● Instructions for the task
Set down exactly the lines below, starting at the one that contains "body_size: 1642" and ending at the one that contains "29.2C56.4 26.6 55.8", with both of those lines included and nothing else.

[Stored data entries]
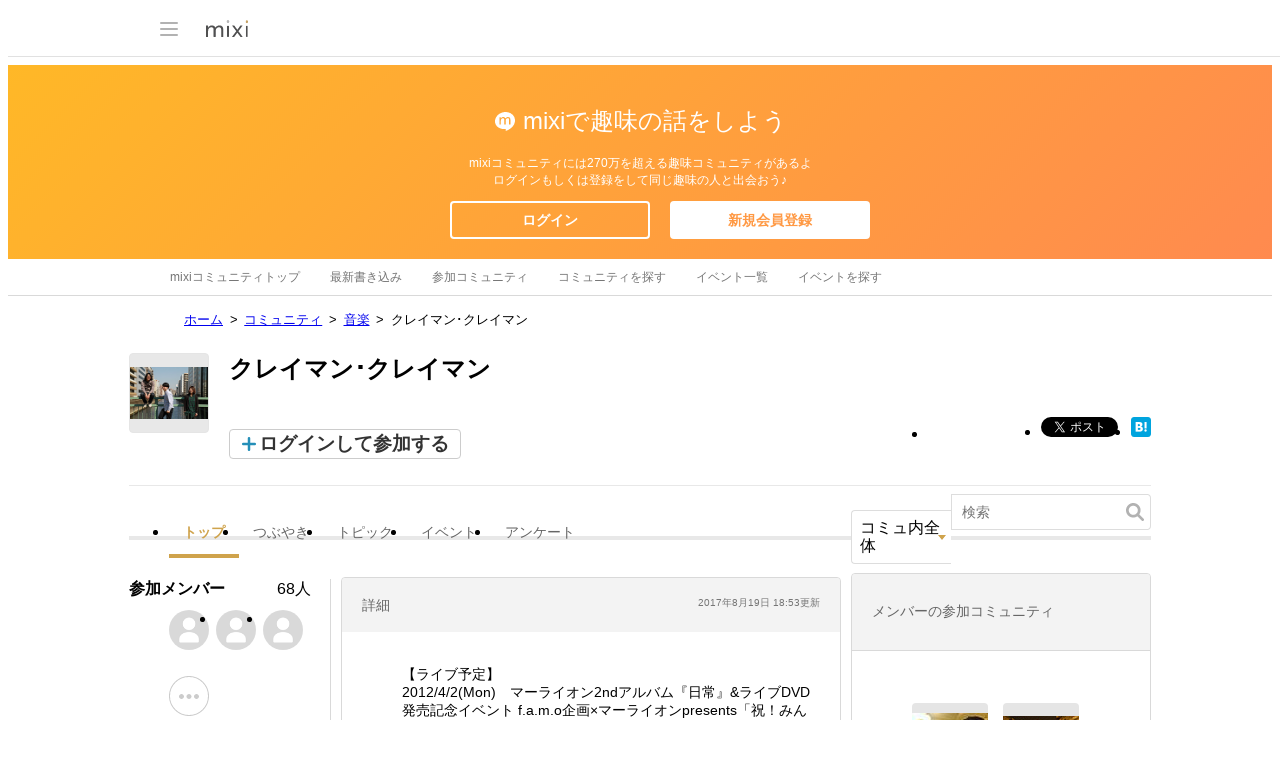

--- FILE ---
content_type: text/html; charset=utf-8
request_url: https://www.google.com/recaptcha/api2/aframe
body_size: 267
content:
<!DOCTYPE HTML><html><head><meta http-equiv="content-type" content="text/html; charset=UTF-8"></head><body><script nonce="2TT7p0zvwNriAcYbRsZKzg">/** Anti-fraud and anti-abuse applications only. See google.com/recaptcha */ try{var clients={'sodar':'https://pagead2.googlesyndication.com/pagead/sodar?'};window.addEventListener("message",function(a){try{if(a.source===window.parent){var b=JSON.parse(a.data);var c=clients[b['id']];if(c){var d=document.createElement('img');d.src=c+b['params']+'&rc='+(localStorage.getItem("rc::a")?sessionStorage.getItem("rc::b"):"");window.document.body.appendChild(d);sessionStorage.setItem("rc::e",parseInt(sessionStorage.getItem("rc::e")||0)+1);localStorage.setItem("rc::h",'1769027413802');}}}catch(b){}});window.parent.postMessage("_grecaptcha_ready", "*");}catch(b){}</script></body></html>

--- FILE ---
content_type: application/javascript; charset=utf-8
request_url: https://fundingchoicesmessages.google.com/f/AGSKWxUaihGderqyF1je7Edfs4oD-nNK94jF-qAkKs6euGIy2Kfdc1ZUV2YKlbrHkh2thxNQeCKQov_84XGpUYcQd4n6iHVrmcaQ0OixsmpyFFT9hqIEGxoDD_Php7GqZjHnXL_pfK5MPS2sZgqRQEJ6WLQUb54ccRiNJjpYwfI5XECHfDzpl7F9nrP5rvWa/_/bottom_adv.-google-ad.?adloc=/adengage5./adtopcenter.
body_size: -1289
content:
window['1ad21193-5329-4eb8-a9a4-b0337aee574d'] = true;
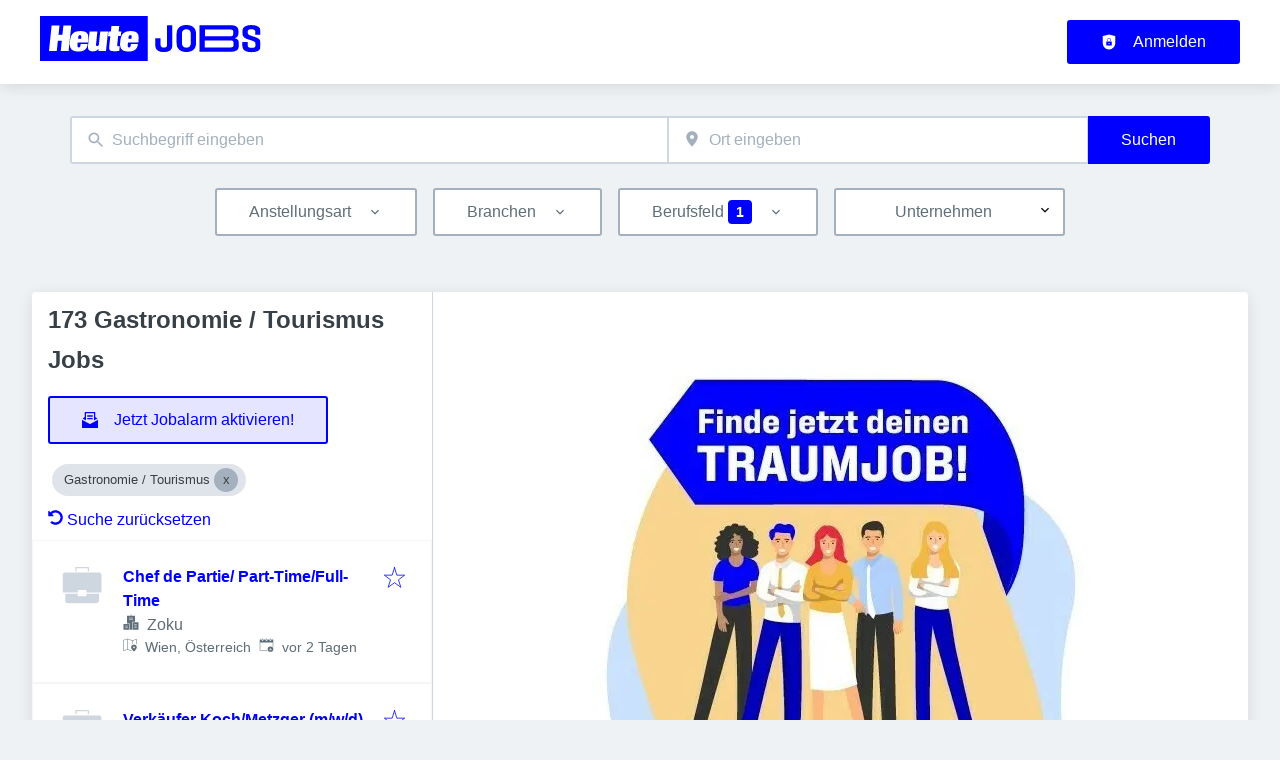

--- FILE ---
content_type: image/svg+xml
request_url: https://jobs.heute.at/static/logo.svg
body_size: 1642
content:
<svg width="300" height="61" viewBox="0 0 300 61" fill="none" xmlns="http://www.w3.org/2000/svg">
<g clip-path="url(#clip0_4_2)">
<path d="M124.5 29.2C124.8 26.6 124.3 25.9 122.7 25.9C121.3 25.9 120.6 26.6 120.3 29.2L120.2 30.8H124.4L124.5 29.2Z" fill="#0000FF"/>
<path d="M56.1 29.2C56.4 26.6 55.8 25.9 54.3 25.9C52.9 25.9 52.2 26.6 51.9 29.2L51.8 30.8H56L56.1 29.2Z" fill="#0000FF"/>
<path d="M0 61H146.3V0H0V61ZM123.4 20.4C135.2 20.4 134.6 27.1 133.7 35.5V36H119.6L119.2 39.4C119.1 40.8 119 42.6 121 42.6C122.9 42.6 123.3 40.9 123.6 38.1H133.1C132.7 41.8 131.4 44.2 129.1 45.9C126.9 47.5 123.8 48.2 120.4 48.2C108.9 48.2 108.3 41.8 109.1 34.4C109.9 26.7 111.8 20.4 123.4 20.4ZM96.3 21L97.1 13.4H107.7L106.9 21H110.5L109.8 27.2H106.2L105 38.7C104.8 40.4 105 41.1 106.7 41.1C107.5 41.1 108 41.1 108.4 41L107.7 47.4C106.8 47.5 104.1 47.7 102.5 47.7C96.4 47.7 93.5 47.5 94.1 41.6L95.6 27.3H92.5L93.1 21.1L96.3 21ZM78 21L76.2 38.2C76 40.2 76.6 40.7 77.9 40.7C79.2 40.7 80 39.7 80.1 38.2L81.9 21H92.5L89.7 47.3H79.4L79.7 44.3H79.6C77.9 46.9 75.3 48 71.7 48C67.9 48 64.7 46.2 65.2 41.1L67.4 21H78ZM55 20.4C66.8 20.4 66.2 27.1 65.3 35.5V36H51.2L50.9 39.4C50.8 40.8 50.7 42.6 52.7 42.6C54.6 42.6 55 40.9 55.3 38.1H64.8C64.4 41.8 63.1 44.2 60.8 45.9C58.6 47.5 55.5 48.2 52.1 48.2C40.6 48 40 41.6 40.7 34.3C41.5 26.7 43.5 20.4 55 20.4ZM15.8 12.8H26.5L25.2 25.3H30.5L31.8 12.8H42.5L38.9 47.4H28.2L29.6 33.6H24.3L22.8 47.4H12.2L15.8 12.8Z" fill="#0000FF"/>
<path d="M179.7 12.7H173C172.8 12.7 172.7 12.8 172.7 13V38C172.7 39.8 172.4 41.1 171.7 41.8C171 42.6 169.9 42.9 168.3 42.9C165.4 42.9 163.9 41.6 163.9 39V30.5C163.9 30.3 163.8 30.2 163.6 30.2H157C156.8 30.2 156.7 30.3 156.7 30.5V39.4C156.7 45.7 160.6 48.9 168.3 48.9C172 48.9 174.9 48.1 176.9 46.6C178.9 45.1 179.9 42.5 179.9 39V12.9C179.9 12.8 179.9 12.7 179.7 12.7Z" fill="#0000FF"/>
<path d="M208.6 15.2C206.3 13.2 203 12.2 198.9 12.2C194.9 12.2 191.7 13.2 189.3 15.2C186.9 17.2 185.7 20.3 185.7 24.3V36.7C185.7 40.8 186.9 43.8 189.3 45.8C191.7 47.8 194.9 48.8 198.9 48.8C203 48.8 206.2 47.8 208.6 45.8C210.9 43.8 212.1 40.8 212.1 36.7V24.3C212.1 20.2 210.9 17.2 208.6 15.2ZM204.9 36.4C204.9 38.6 204.4 40.2 203.4 41.3C202.4 42.4 200.9 42.9 198.9 42.9C197 42.9 195.5 42.3 194.5 41.2C193.5 40.1 192.9 38.5 192.9 36.3V24.6C192.9 22.4 193.4 20.8 194.5 19.7C195.6 18.6 197 18 198.9 18C200.9 18 202.3 18.6 203.4 19.7C204.4 20.8 204.9 22.4 204.9 24.6V36.4Z" fill="#0000FF"/>
<path d="M264.9 30.3V30C266.3 29.7 267.5 29 268.4 27.9C269.3 26.8 269.7 25.4 269.7 23.7V20.3C269.7 17.6 268.9 15.6 267.2 14.4C265.5 13.2 262.9 12.6 259.5 12.6H217.2C217 12.6 216.9 12.7 216.9 12.9V48.1C216.9 48.3 217 48.4 217.2 48.4H259.7C263.1 48.4 265.7 47.8 267.5 46.5C269.3 45.2 270.2 43.2 270.2 40.5V36C270.2 34.3 269.7 33 268.8 32.1C267.8 31.1 266.5 30.5 264.9 30.3ZM224.1 18.4H259C260.3 18.4 261.2 18.6 261.8 19C262.4 19.4 262.6 20.1 262.6 21.1V24.7C262.6 25.7 262.3 26.4 261.8 26.8C261.3 27.2 260.4 27.4 259.2 27.4H224.2V18.4H224.1ZM263 39.8C263 40.7 262.7 41.4 262.1 41.9C261.5 42.3 260.6 42.6 259.3 42.6H224.1V33.2H259.5C260.7 33.2 261.6 33.4 262.1 33.8C262.6 34.2 262.9 34.9 262.9 35.9V39.8H263Z" fill="#0000FF"/>
<path d="M298.5 32.1C297.5 31 296.3 30.1 294.9 29.5C293.5 28.9 291.6 28.2 289.2 27.5C286.8 26.8 285.1 26.1 284 25.5C282.9 24.9 282.4 24.1 282.4 23V20.8C282.4 19.9 282.8 19.2 283.6 18.7C284.4 18.2 285.7 18 287.4 18C289.4 18 290.7 18.3 291.5 18.9C292.3 19.5 292.7 20.4 292.7 21.7V25.1C292.7 25.3 292.8 25.4 293 25.4H299.7C299.9 25.4 300 25.3 300 25.1V21.5C300 18.3 298.9 16 296.7 14.5C294.5 13 291.4 12.3 287.3 12.3C283.4 12.3 280.4 13 278.3 14.4C276.2 15.8 275.2 17.8 275.2 20.6V23.7C275.2 25.5 275.7 27 276.7 28.1C277.7 29.2 278.9 30.1 280.2 30.7C281.6 31.3 283.4 31.9 285.8 32.6C287.4 33.1 288.7 33.5 289.6 33.9C290.5 34.3 291.3 34.8 291.9 35.3C292.5 35.9 292.8 36.6 292.8 37.5V40.2C292.8 41.4 292.4 42.2 291.6 42.6C290.8 43 289.5 43.2 287.6 43.2C285.7 43.2 284.3 42.9 283.5 42.3C282.7 41.7 282.3 40.8 282.3 39.4V35.7C282.3 35.5 282.2 35.4 282 35.4H275.3C275.1 35.4 275 35.5 275 35.7V39.6C275 42.9 276.1 45.3 278.2 46.8C280.3 48.3 283.4 49 287.5 49C291.5 49 294.6 48.4 296.7 47.1C298.8 45.8 299.9 43.7 299.9 40.6V36.6C300 34.7 299.5 33.2 298.5 32.1Z" fill="#0000FF"/>
</g>
<defs>
<clipPath id="clip0_4_2">
<rect width="300" height="61" fill="white"/>
</clipPath>
</defs>
</svg>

● Answer to the problem
body_size: 1642
content:
<svg width="300" height="61" viewBox="0 0 300 61" fill="none" xmlns="http://www.w3.org/2000/svg">
<g clip-path="url(#clip0_4_2)">
<path d="M124.5 29.2C124.8 26.6 124.3 25.9 122.7 25.9C121.3 25.9 120.6 26.6 120.3 29.2L120.2 30.8H124.4L124.5 29.2Z" fill="#0000FF"/>
<path d="M56.1 29.2C56.4 26.6 55.8 25.9 54.3 25.9C52.9 25.9 52.2 26.6 51.9 29.2L51.8 30.8H56L56.1 29.2Z" fill="#0000FF"/>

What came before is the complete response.